CONTAINS SPOILERS AND EEEEK! AAARGH! SCARY THINGS!
It may be about a bunch of dolls that come to life in the absence of humans, but this digital animation piece is a thousand miles from the happy shiny Toy Story. Rather it's a slice of post-apocalyptic grimness in which a nonet of little rag dolls are the only life left on a wasteland Earth following a global conflict that wiped out humanity.
They're the creation of a scientist as an act of atonement for having built the giant machine that was hijacked by a Third Reich-style military only to have it turn against them and wreck the planet. Until the titular 9 (the number written on his back) inadvertently switches the big machine on again and it sets about its basic world domination programming once more, and 9 and his newly discovered brethren have to stop it by themselves. It's an incredibly dark, bleak, no-laughs movie whose strengths lie in the detail of this horrible world and the monstrous creations that inhabit it. Remember the bit in Toy Story where they go next door and the boy Sid has mutilated all his toys and bolted them together into new and macabre forms? Well, imagine those mash-up monsters, but completely evil and the size of a battleship. And mechanical monster spiders, mechanical monsters pterodactyls, mechanical monster dogs. The BBFC gave it a 12A (12 on video) as it really is too intense for little kiddies and I think in this instance they were right.
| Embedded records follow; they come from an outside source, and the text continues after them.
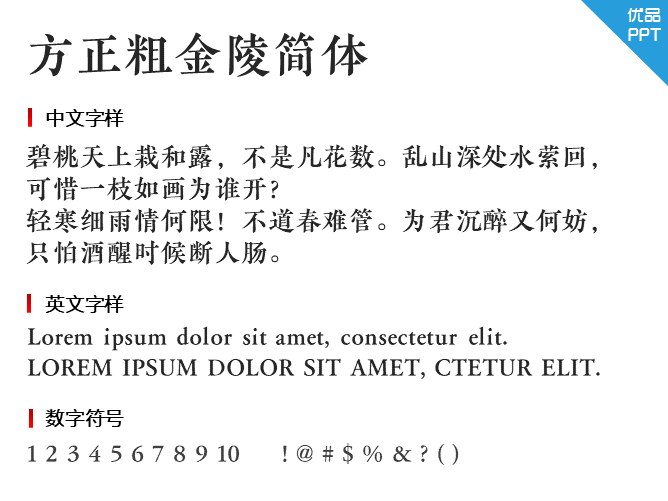 方正粗金陵简体字体-大怪兽分享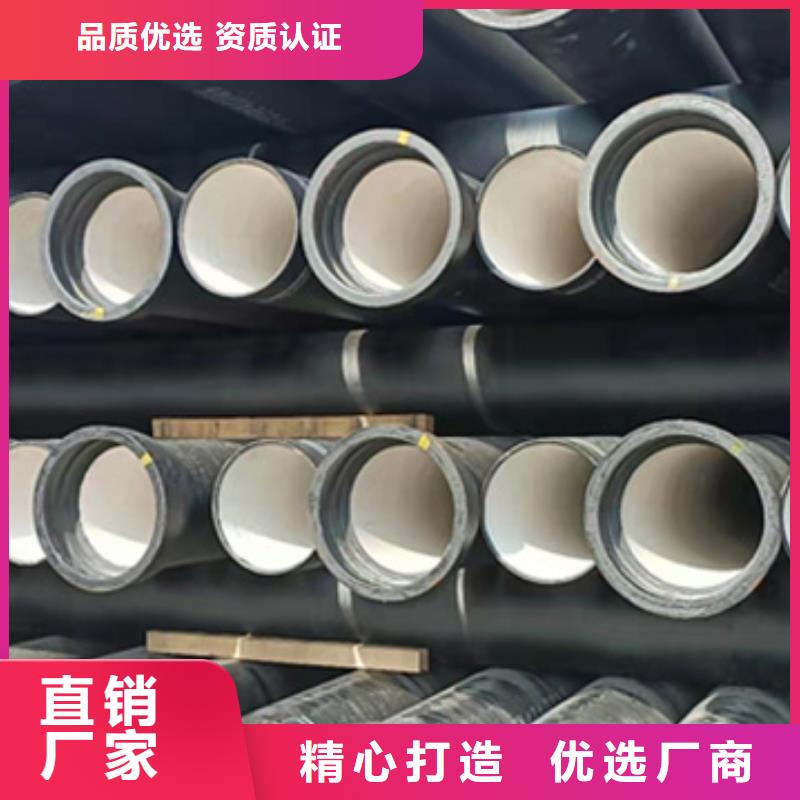球墨铸铁管发货快
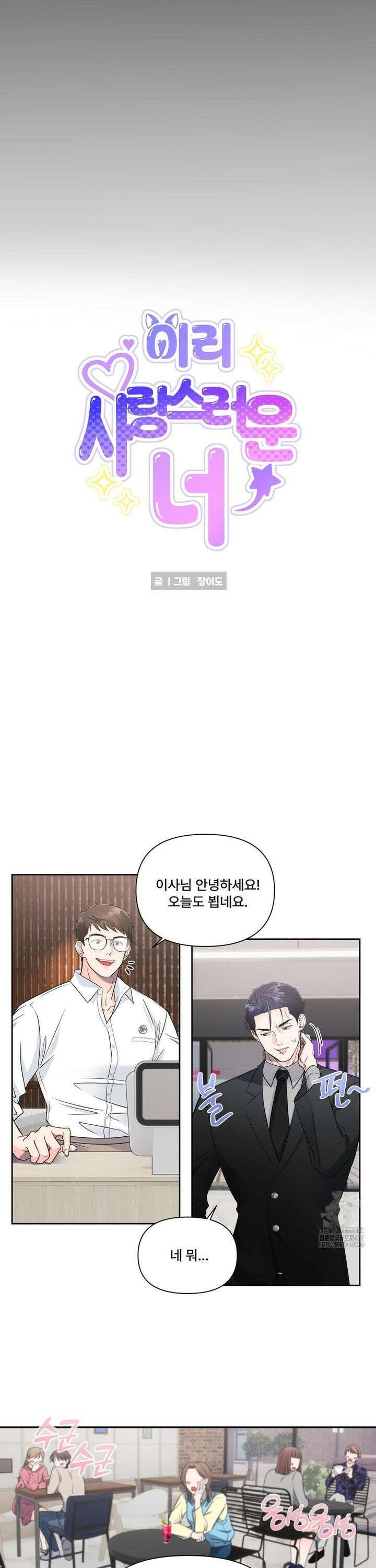 이리 사랑스러운 너 3화 5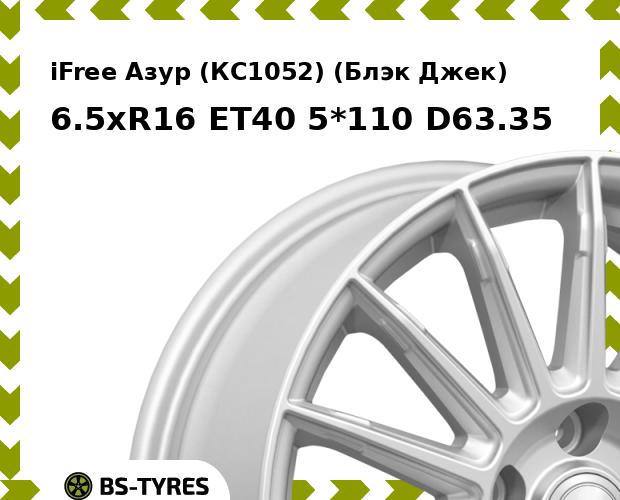 Колесный диск iFree, Азур (КС1052) (Блэк Джек) 6.5xR16 ET40 5*110 D63.35
Колесный диск iFree, Азур (КС1052) (Блэк Джек) 6.5xR16 ET40 5*110 D63.35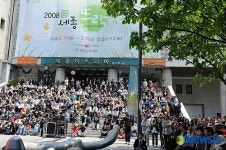 정오에 펼쳐지는 세종뜨락축제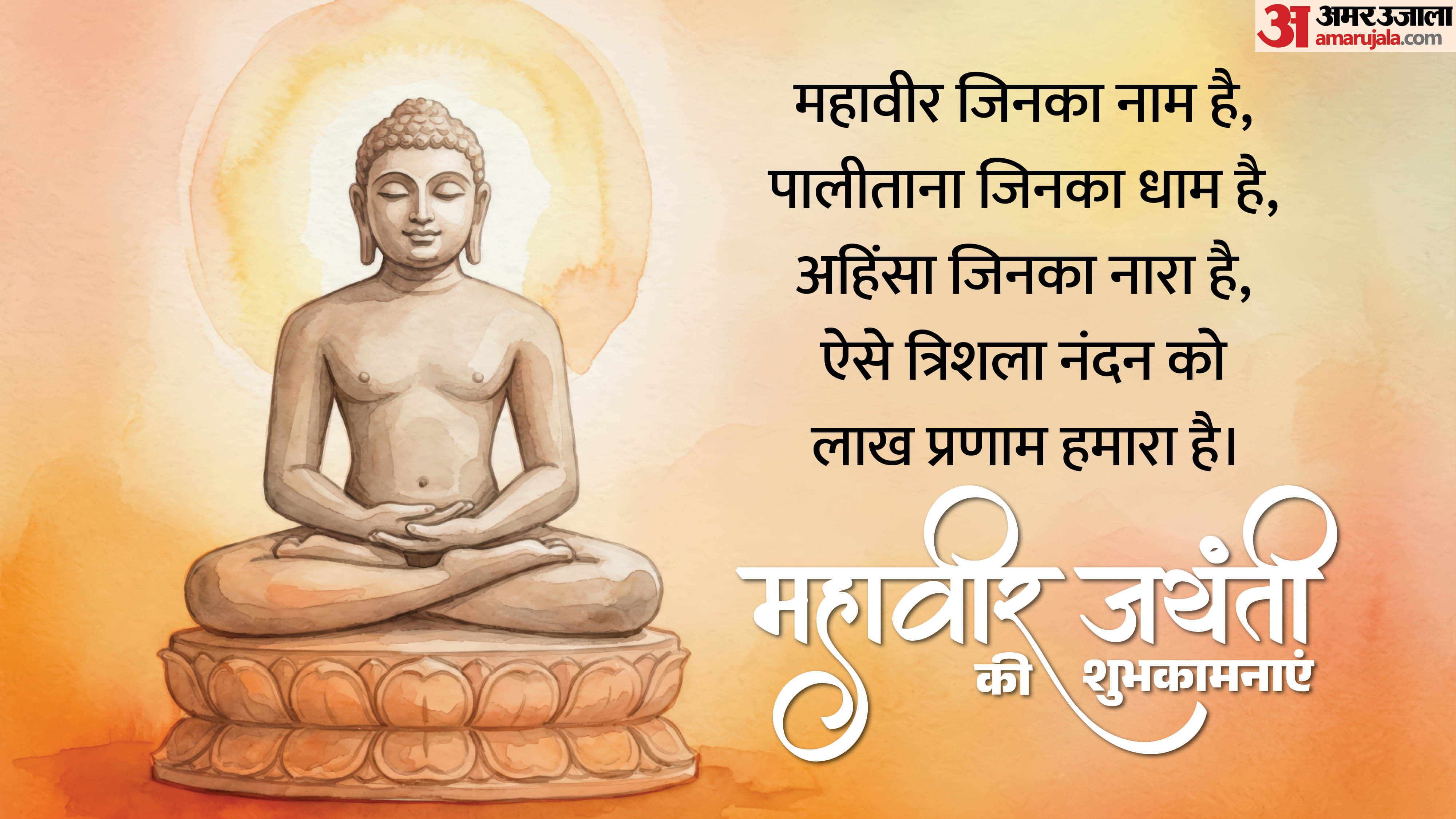 Mahavir Jayanti 2026 Wishes Quotes and Images know Mahavir Jayanti Wallpapers and status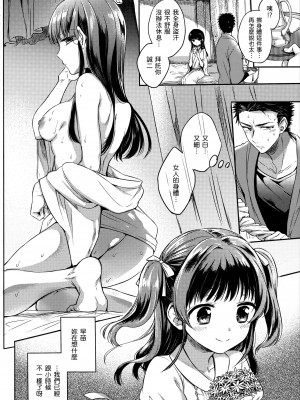 [雛原えみ] まい すうぃーと♡でびる [中国翻訳] [無修正]_183
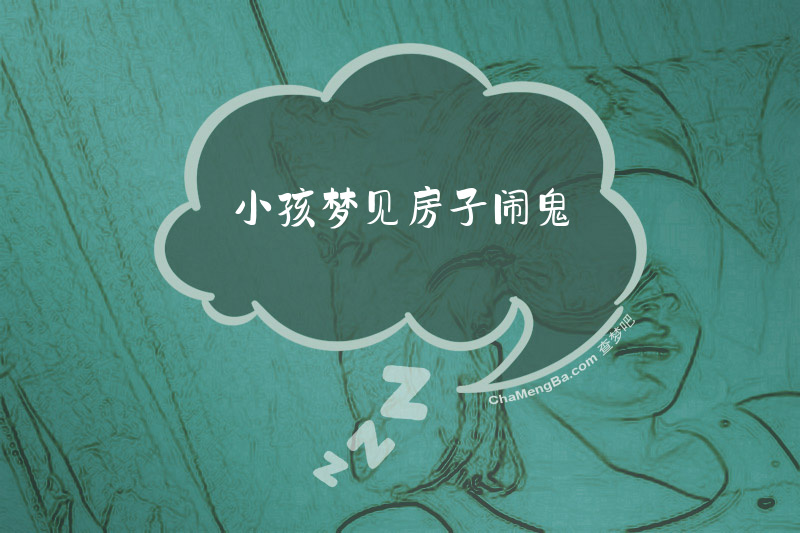 小孩梦见房子闹鬼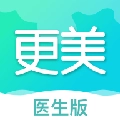 更美医生版 v3.5.0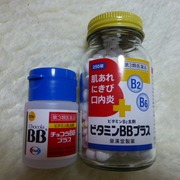 ビタミンBB(医薬品) / 皇漢堂製薬へのクチコミ投稿画像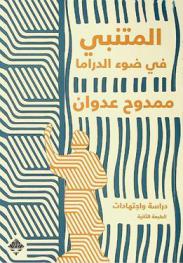  المتنبي في ضوء الدراما : دراسة واجتهادات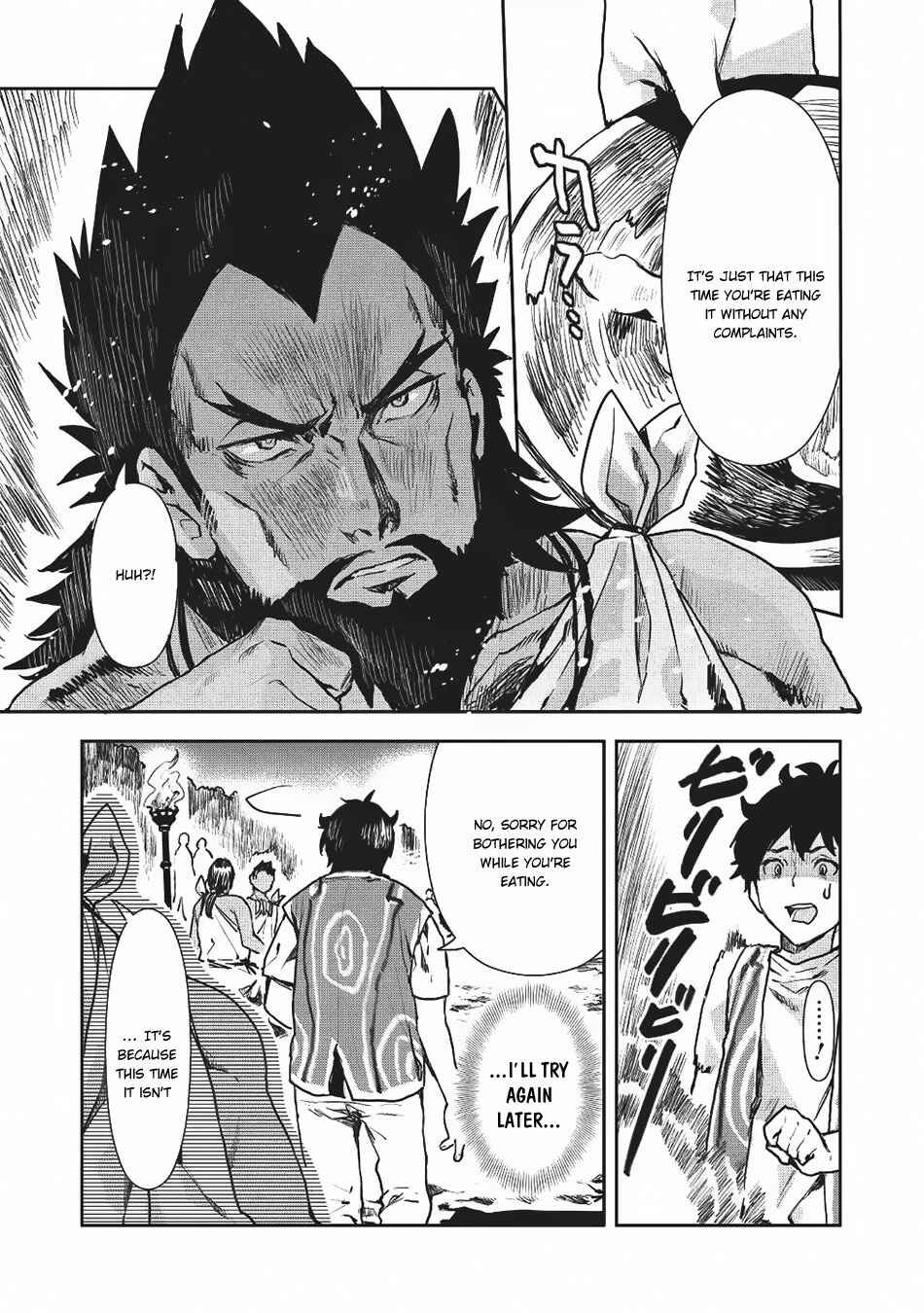 Chapter 10 - Page 4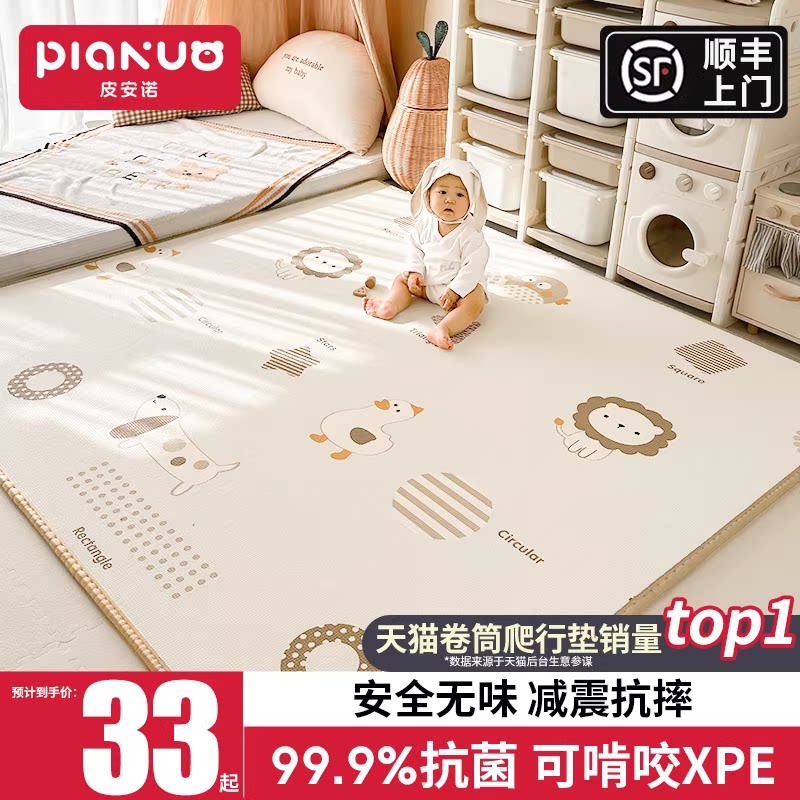 宝宝爬行垫婴儿加厚家用爬爬垫无毒无味xpe定制儿童泡沫拼接地垫
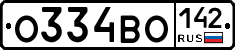 О334ВО142 - 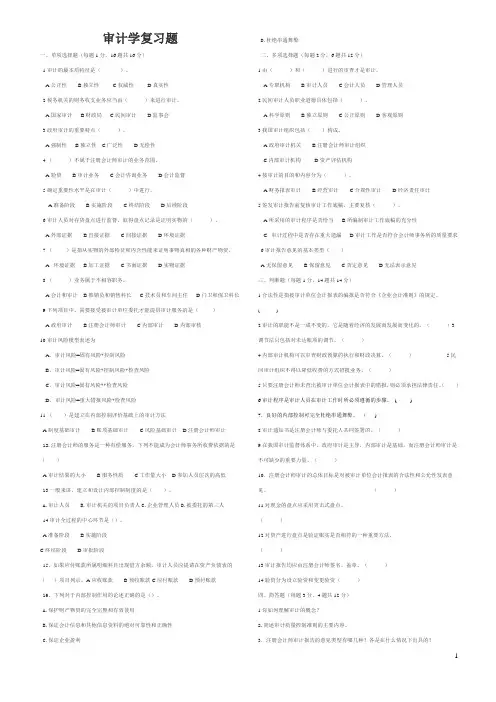 审计学试题及答案22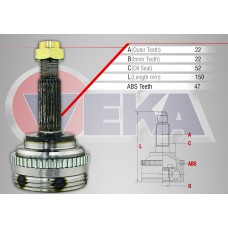 Граната наружная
It's NOT a children's film.
The voice cast isn't based around big star names and it didn't bother me that I couldn't place them (they include Martin Landau, Christopher Plummer, Elijah Wood and Jennifer Connelly) simply because I was involved enough with the characters and the story, and the vocal artistes' weren't doing comedy schtick. I really enjoyed it - it's short, fast and scary.